** Start **
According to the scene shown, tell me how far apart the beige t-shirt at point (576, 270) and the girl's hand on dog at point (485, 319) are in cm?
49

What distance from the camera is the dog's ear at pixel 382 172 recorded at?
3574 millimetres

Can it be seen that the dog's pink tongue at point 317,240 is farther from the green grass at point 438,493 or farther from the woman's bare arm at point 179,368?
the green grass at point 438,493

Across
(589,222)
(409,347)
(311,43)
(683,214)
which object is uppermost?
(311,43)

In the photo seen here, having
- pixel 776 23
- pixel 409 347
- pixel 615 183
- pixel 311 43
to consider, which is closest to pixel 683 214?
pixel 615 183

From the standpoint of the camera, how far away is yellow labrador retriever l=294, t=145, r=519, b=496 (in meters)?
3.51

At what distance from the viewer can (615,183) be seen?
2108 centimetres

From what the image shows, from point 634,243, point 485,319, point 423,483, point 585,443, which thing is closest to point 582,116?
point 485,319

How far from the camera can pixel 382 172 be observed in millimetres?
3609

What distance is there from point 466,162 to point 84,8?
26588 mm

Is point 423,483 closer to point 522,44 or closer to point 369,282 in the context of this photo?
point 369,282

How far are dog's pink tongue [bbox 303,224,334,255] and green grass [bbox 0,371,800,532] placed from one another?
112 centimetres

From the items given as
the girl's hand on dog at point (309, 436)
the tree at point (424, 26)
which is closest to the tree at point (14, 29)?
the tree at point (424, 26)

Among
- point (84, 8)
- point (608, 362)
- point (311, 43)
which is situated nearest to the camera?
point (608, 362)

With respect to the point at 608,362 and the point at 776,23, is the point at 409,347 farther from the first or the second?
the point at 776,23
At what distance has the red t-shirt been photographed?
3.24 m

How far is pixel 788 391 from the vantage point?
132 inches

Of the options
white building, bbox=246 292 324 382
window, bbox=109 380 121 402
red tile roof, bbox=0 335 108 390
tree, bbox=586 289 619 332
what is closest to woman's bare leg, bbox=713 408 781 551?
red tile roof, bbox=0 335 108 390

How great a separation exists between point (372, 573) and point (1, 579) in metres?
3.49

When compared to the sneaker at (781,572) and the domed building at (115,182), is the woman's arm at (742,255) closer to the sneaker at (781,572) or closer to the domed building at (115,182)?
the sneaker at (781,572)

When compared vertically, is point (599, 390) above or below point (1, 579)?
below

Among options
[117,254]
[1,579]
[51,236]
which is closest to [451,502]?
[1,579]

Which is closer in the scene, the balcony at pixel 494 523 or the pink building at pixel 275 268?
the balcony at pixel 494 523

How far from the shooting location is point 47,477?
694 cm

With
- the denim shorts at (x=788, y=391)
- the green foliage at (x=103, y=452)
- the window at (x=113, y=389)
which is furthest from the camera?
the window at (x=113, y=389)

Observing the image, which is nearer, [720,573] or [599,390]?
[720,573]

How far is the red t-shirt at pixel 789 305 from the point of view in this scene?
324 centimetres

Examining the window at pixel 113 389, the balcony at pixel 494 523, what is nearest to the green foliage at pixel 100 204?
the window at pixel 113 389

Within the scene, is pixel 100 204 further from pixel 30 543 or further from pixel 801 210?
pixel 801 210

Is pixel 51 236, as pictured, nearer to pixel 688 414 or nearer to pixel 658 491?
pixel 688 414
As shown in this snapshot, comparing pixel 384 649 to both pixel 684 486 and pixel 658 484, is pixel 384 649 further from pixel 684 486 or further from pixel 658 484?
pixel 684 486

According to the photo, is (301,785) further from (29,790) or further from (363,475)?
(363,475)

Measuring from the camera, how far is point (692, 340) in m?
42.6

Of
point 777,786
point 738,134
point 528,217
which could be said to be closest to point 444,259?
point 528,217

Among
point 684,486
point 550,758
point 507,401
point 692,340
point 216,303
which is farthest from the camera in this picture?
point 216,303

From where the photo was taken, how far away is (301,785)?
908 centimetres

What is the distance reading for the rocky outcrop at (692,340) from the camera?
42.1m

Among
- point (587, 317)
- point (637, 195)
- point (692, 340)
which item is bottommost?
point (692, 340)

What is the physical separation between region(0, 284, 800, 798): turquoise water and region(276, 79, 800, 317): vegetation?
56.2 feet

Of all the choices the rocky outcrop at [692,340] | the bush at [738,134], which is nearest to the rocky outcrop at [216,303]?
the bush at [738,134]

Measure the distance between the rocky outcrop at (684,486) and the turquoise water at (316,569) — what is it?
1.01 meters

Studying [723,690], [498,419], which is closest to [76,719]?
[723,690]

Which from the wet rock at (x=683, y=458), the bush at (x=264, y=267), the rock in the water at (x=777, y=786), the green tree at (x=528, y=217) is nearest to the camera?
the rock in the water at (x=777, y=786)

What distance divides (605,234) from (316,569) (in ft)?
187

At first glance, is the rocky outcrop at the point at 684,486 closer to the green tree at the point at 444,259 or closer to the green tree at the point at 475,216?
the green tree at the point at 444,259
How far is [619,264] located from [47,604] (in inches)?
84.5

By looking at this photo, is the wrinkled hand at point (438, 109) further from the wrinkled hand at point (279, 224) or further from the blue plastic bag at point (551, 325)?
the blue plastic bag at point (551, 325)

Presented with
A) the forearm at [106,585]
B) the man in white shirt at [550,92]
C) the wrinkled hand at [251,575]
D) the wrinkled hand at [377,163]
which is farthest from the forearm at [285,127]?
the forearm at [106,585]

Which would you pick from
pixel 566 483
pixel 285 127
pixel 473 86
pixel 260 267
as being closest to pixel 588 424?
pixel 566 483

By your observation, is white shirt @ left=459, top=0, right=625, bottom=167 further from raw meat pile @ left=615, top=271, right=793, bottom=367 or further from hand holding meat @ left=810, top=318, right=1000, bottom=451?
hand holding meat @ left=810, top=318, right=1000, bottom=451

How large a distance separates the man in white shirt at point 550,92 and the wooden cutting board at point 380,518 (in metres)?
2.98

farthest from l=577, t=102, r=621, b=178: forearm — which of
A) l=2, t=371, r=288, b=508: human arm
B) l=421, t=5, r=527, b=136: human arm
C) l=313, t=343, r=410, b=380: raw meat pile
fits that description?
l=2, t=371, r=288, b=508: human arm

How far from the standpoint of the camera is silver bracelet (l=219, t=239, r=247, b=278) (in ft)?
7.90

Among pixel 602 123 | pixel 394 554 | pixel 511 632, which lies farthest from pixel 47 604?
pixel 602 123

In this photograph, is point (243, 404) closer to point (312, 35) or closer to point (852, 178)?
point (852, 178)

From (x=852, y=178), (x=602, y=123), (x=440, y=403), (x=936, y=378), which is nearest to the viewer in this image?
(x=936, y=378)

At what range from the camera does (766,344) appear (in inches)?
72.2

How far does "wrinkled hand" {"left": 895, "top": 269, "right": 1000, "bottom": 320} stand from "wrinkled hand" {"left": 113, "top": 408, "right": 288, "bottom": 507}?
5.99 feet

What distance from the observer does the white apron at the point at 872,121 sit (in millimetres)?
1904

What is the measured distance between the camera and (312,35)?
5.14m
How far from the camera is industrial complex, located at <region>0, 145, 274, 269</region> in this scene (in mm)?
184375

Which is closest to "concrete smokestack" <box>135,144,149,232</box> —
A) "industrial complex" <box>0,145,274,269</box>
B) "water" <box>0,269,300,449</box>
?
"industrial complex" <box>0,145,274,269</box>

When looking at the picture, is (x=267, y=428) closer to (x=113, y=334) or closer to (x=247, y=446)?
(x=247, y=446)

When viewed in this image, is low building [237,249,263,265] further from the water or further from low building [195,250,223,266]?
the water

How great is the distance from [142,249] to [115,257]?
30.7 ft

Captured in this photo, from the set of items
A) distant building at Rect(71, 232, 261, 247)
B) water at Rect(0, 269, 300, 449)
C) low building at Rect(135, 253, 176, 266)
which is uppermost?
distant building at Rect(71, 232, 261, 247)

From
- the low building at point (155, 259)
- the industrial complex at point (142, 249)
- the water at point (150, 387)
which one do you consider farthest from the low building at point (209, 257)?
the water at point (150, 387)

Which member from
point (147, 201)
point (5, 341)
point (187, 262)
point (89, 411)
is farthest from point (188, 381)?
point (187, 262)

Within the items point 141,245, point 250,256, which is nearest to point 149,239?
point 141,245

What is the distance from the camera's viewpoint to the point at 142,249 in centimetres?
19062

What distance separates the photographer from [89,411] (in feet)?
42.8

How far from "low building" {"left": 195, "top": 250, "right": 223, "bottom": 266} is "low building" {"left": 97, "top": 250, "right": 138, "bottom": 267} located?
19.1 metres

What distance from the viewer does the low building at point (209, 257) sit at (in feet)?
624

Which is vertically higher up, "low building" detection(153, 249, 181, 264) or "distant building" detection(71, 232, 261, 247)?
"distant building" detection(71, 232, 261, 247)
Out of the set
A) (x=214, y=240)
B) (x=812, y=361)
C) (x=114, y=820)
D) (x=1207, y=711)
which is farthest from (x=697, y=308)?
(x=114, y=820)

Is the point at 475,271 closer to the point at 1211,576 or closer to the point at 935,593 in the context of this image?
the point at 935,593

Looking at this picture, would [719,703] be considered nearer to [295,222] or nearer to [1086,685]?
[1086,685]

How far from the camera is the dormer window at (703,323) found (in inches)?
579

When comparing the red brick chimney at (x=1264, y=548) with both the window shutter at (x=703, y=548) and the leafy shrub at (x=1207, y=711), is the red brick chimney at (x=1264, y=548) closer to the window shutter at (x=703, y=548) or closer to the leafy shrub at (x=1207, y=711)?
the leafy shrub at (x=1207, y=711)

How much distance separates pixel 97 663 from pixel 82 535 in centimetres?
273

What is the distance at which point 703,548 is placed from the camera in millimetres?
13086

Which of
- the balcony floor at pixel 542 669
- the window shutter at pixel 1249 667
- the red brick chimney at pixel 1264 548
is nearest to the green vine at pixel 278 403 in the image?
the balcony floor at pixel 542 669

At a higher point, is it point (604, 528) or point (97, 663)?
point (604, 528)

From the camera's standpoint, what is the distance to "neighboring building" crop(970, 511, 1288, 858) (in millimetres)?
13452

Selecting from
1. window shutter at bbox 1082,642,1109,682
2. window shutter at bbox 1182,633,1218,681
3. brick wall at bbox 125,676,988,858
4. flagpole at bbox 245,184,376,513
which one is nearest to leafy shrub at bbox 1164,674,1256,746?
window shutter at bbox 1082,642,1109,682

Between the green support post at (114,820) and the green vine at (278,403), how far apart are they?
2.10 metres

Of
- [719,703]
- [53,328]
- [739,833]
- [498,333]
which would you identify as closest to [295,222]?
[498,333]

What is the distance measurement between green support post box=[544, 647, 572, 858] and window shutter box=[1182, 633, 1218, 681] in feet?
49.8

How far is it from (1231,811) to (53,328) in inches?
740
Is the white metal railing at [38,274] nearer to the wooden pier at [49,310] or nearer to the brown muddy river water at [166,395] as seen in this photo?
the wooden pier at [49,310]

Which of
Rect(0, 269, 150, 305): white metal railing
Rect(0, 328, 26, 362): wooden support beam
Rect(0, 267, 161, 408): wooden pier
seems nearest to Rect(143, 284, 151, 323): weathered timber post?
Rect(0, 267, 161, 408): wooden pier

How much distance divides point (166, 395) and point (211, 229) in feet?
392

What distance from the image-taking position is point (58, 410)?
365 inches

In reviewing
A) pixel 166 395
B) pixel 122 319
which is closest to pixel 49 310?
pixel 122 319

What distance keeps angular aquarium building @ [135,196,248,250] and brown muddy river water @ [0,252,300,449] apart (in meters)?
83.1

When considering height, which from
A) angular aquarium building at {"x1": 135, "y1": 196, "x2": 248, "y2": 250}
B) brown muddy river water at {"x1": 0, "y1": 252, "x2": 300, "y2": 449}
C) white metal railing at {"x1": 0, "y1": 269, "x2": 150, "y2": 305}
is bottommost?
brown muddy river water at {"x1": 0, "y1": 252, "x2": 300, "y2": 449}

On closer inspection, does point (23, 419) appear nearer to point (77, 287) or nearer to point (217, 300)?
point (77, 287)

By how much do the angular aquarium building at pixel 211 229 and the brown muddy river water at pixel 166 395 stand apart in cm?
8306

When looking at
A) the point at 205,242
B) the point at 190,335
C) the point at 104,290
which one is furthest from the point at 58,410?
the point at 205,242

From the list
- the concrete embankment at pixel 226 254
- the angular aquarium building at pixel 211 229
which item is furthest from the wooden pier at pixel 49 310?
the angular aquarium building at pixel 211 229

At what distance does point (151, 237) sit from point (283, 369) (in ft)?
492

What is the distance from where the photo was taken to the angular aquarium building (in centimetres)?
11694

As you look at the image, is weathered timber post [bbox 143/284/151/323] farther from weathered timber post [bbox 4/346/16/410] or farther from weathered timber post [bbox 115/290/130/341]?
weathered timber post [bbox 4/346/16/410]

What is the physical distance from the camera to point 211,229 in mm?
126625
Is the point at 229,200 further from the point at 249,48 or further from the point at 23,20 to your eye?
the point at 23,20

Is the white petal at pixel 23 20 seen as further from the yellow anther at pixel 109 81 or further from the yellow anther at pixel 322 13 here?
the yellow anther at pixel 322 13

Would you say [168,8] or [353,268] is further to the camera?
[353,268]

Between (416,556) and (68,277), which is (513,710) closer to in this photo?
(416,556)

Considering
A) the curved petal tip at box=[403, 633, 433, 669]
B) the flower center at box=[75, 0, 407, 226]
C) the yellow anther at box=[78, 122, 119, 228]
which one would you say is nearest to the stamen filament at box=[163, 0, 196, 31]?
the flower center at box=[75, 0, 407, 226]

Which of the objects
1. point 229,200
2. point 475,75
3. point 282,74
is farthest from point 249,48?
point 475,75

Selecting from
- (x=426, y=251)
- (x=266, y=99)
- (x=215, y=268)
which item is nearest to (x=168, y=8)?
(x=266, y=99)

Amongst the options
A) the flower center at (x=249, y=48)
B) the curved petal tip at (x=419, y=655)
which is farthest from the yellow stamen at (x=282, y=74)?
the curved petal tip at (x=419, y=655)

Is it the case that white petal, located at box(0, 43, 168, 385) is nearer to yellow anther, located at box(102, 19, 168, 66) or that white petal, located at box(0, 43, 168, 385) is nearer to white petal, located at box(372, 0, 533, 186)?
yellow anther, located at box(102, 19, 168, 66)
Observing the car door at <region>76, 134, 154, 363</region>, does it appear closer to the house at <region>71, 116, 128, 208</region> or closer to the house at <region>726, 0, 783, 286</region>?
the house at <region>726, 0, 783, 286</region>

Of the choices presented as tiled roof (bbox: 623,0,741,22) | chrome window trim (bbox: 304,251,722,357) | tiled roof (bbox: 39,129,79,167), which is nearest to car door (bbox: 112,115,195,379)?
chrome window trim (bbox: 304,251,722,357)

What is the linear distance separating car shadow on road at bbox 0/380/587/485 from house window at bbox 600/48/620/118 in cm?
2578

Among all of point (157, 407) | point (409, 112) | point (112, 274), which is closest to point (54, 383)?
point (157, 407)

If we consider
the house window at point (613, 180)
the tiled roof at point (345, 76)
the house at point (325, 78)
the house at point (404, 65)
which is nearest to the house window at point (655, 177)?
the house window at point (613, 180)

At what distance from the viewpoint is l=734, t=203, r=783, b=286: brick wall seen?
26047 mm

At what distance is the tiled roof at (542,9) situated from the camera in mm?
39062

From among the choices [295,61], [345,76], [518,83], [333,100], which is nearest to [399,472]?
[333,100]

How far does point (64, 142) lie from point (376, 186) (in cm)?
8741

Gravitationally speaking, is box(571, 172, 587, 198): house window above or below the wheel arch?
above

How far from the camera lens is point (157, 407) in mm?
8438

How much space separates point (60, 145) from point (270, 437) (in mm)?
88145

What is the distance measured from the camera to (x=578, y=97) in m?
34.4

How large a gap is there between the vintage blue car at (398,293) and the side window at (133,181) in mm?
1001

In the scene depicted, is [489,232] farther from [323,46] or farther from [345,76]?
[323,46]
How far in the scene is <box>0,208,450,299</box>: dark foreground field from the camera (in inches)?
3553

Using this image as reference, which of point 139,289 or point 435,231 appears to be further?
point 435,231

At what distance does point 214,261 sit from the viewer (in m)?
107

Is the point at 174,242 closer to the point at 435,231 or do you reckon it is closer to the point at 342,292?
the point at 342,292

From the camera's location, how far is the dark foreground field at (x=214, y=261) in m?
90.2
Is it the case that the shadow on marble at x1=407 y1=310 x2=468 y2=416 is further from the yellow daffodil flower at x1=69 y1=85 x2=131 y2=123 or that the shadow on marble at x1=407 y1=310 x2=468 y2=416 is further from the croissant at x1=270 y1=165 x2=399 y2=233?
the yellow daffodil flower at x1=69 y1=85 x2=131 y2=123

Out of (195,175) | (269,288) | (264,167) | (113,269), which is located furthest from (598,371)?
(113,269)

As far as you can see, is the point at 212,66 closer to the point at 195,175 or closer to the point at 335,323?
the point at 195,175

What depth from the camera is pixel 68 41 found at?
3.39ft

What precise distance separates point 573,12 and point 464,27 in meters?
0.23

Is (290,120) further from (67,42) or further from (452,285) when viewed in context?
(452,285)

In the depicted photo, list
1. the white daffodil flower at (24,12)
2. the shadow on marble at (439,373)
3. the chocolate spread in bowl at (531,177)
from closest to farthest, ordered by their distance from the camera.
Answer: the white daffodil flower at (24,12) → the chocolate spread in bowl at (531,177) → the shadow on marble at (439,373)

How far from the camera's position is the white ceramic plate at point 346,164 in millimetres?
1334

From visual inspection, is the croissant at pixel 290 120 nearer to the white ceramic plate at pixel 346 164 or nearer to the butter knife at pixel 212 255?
** End **
- _Set problem_
For this exercise, please retype exactly the lines in the listing from the line with "What depth from" through its last line, both ends included.

- _Expected answer_
What depth from the camera is pixel 68 41 found at?
3.39ft

What precise distance separates point 573,12 and point 464,27 in meters?
0.23

Is (290,120) further from (67,42) or further from (452,285) when viewed in context?
(452,285)

In the depicted photo, list
1. the white daffodil flower at (24,12)
2. the shadow on marble at (439,373)
3. the chocolate spread in bowl at (531,177)
from closest to farthest, ordered by their distance from the camera.
Answer: the white daffodil flower at (24,12) → the chocolate spread in bowl at (531,177) → the shadow on marble at (439,373)

How far from the camera's position is the white ceramic plate at point 346,164 in millimetres?
1334

From visual inspection, is the croissant at pixel 290 120 nearer to the white ceramic plate at pixel 346 164 or nearer to the butter knife at pixel 212 255?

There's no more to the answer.